--- GIVEN TASK ---
Convert every line of the material into a JSON list of strings, one string per line, omitting blank lines. Leave the pictures out of your answer.

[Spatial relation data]
******************************
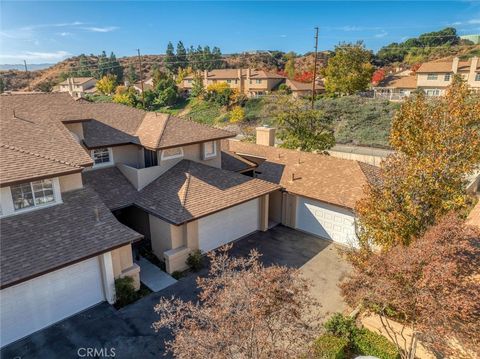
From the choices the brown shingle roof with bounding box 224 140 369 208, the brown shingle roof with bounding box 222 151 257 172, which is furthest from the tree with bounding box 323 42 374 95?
the brown shingle roof with bounding box 222 151 257 172

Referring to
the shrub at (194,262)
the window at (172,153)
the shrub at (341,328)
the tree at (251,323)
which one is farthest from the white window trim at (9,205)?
the shrub at (341,328)

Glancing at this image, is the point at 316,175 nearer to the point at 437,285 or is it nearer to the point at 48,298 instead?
the point at 437,285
******************************
--- ANSWER TO THE TASK ---
[
  "From the choices the brown shingle roof with bounding box 224 140 369 208, the brown shingle roof with bounding box 222 151 257 172, which is furthest from the tree with bounding box 323 42 374 95?",
  "the brown shingle roof with bounding box 222 151 257 172",
  "Referring to",
  "the shrub at (194,262)",
  "the window at (172,153)",
  "the shrub at (341,328)",
  "the tree at (251,323)",
  "which one is farthest from the white window trim at (9,205)?",
  "the shrub at (341,328)",
  "Glancing at this image, is the point at 316,175 nearer to the point at 437,285 or is it nearer to the point at 48,298 instead?",
  "the point at 437,285"
]